After elementary tools of linear algebra (matrix, determinant, Gaussian elimination) are recalled, iterative methods for solving systems of linear algebraic equations are in the focus. Then, the finite difference method and the finite element method are presented and their applications to problems based on differential equations are shown.


At least 70% excercise class attendance.

Syllabus of lectures:

1. Matrix, inner product of vectors, eigenvalues and eigenvectors of a matrix, spectrum of a matrix, Gershgorin theorem.

2. Normed linear space, matrix and vector norms, condition number.

3. Iterative methods for solving systems of linear algebraic equations, sparse matrix.

4. 0rdinary differential equation with boundary conditions, eigenvalue and eigenfunction problem.

5. Function spaces, inner product of functions, differential operators.

6. Variational principle in 1D problems with positive definite operators, functional of energy, generalized (weak) solution.

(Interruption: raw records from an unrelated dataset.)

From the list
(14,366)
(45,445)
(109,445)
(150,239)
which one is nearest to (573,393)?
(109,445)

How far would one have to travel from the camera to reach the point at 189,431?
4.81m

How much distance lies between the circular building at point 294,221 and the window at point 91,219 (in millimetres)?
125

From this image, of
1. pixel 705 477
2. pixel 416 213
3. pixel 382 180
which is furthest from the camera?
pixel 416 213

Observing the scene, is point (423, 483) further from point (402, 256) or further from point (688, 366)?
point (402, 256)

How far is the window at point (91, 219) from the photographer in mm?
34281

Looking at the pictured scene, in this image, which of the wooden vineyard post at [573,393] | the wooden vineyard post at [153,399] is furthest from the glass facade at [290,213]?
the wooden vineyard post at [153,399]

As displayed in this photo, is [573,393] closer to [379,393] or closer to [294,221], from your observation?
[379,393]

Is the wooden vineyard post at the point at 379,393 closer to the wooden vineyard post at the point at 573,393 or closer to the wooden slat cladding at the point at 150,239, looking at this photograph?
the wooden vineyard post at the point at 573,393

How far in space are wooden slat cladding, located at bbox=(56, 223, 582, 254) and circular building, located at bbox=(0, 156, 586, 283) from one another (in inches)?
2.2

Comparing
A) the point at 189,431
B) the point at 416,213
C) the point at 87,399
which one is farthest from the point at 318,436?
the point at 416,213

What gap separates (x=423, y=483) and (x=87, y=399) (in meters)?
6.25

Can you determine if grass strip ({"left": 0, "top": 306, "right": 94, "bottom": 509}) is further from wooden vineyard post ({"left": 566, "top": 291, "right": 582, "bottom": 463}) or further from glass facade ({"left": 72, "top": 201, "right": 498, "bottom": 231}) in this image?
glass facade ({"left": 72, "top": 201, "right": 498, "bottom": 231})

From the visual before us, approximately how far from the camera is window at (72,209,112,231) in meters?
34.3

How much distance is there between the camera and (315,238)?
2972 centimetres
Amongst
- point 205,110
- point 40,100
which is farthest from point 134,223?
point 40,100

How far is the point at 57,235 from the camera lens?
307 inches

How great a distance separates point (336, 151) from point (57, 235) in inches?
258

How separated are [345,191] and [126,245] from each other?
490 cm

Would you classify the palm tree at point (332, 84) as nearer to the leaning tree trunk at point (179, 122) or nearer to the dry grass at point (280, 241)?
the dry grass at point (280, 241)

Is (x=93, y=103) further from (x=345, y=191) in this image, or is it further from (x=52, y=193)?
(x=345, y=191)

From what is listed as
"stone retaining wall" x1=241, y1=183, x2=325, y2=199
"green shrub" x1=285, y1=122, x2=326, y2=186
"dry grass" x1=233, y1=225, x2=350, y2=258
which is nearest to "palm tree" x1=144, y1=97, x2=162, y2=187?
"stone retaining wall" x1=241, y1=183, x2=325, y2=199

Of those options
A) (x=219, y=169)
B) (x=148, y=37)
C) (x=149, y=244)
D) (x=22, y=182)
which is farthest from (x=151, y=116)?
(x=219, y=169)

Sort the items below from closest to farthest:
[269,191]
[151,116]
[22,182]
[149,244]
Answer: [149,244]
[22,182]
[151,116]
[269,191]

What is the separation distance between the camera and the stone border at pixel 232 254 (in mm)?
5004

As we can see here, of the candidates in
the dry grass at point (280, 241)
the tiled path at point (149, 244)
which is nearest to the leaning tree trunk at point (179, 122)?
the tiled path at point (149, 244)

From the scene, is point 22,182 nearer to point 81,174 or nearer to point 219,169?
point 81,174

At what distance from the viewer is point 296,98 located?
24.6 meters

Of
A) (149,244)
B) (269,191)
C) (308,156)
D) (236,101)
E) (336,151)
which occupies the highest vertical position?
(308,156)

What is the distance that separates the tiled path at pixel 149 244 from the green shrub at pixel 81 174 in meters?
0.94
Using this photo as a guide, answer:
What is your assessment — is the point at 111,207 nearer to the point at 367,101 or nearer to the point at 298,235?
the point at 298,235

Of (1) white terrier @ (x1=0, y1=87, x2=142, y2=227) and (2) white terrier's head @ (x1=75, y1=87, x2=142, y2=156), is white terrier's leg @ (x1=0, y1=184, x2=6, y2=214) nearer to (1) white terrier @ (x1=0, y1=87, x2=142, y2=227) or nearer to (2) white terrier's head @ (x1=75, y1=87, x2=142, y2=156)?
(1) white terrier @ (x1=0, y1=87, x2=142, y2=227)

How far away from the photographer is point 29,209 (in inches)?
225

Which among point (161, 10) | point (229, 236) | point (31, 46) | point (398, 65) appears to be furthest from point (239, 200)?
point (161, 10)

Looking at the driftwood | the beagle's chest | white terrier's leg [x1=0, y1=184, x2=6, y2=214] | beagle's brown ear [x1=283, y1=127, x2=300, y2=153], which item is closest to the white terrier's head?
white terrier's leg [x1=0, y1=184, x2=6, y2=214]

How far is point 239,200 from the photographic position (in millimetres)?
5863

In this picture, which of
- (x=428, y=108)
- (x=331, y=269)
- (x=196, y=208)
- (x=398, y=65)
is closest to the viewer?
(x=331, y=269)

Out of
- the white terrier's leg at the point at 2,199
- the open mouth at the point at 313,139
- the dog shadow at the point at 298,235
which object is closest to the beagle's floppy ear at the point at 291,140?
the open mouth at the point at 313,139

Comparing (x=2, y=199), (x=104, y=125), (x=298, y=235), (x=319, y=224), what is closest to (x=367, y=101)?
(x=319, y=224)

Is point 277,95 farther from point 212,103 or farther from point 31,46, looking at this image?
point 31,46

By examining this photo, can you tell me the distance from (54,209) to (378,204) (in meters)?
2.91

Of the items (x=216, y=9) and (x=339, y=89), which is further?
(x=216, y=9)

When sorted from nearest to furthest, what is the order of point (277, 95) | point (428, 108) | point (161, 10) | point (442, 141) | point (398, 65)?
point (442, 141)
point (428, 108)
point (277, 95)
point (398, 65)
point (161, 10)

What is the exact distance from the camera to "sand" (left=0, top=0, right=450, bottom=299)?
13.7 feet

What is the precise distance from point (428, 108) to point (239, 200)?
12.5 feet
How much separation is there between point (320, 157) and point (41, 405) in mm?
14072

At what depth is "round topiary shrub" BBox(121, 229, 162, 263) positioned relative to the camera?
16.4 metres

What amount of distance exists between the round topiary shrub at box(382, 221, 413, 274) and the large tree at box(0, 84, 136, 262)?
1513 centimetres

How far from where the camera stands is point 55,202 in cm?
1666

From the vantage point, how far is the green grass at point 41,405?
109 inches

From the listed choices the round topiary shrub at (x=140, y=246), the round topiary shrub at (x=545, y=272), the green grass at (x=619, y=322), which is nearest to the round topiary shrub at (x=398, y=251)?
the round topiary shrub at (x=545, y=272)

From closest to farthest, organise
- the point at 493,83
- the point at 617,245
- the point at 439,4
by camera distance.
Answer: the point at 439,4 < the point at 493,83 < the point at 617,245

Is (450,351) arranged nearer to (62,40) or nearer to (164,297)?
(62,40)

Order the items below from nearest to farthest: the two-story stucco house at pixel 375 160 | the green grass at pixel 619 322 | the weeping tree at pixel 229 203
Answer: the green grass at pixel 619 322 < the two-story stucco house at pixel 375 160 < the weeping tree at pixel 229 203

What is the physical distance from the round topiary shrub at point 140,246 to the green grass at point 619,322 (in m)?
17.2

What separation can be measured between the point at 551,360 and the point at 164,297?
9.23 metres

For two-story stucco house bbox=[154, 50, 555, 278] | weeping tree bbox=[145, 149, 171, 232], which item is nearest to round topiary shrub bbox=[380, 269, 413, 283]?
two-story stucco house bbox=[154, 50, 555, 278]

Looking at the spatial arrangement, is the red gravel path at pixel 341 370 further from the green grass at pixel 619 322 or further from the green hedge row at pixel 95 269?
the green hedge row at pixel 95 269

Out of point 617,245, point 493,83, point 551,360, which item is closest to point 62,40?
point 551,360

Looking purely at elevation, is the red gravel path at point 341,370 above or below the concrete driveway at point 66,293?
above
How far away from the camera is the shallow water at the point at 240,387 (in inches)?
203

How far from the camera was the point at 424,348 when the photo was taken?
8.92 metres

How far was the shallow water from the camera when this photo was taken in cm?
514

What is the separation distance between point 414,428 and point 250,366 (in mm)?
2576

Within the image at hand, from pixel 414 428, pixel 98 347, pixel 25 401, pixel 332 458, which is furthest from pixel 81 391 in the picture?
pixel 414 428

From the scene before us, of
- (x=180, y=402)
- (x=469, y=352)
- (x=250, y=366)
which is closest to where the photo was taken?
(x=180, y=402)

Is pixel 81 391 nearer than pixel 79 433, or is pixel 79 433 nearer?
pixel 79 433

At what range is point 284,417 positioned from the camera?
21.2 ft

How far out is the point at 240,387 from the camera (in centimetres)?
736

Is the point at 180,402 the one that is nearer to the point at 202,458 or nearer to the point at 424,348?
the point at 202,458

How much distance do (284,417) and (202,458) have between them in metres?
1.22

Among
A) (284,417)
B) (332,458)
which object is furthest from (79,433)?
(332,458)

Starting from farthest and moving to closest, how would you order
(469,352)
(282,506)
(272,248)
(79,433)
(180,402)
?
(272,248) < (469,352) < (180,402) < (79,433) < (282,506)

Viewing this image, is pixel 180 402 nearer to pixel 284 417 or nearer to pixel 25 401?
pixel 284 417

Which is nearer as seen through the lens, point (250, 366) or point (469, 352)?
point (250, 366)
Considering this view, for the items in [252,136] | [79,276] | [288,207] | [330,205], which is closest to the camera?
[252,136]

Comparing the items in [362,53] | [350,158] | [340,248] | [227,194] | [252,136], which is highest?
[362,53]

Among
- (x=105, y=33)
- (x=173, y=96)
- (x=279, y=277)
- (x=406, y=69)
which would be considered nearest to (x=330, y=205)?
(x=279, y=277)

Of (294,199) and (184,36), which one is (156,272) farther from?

7. Approximate solution obtained by variational methods (Ritz method and the finite element method in 1D).

8. Poisson equation in 2D, boundary conditions, applications, Ritz method, finite element method.

9. The finite difference method for 1D boundary value problems and eigenvalue/eigenfuncion problems. Different boundary conditions.

10. Finite difference method for 2D elliptic boundary value problems, Liebmann iteration ( just for information).

11.Wave equation, numerical solution by the finite difference method, stable and unstable method.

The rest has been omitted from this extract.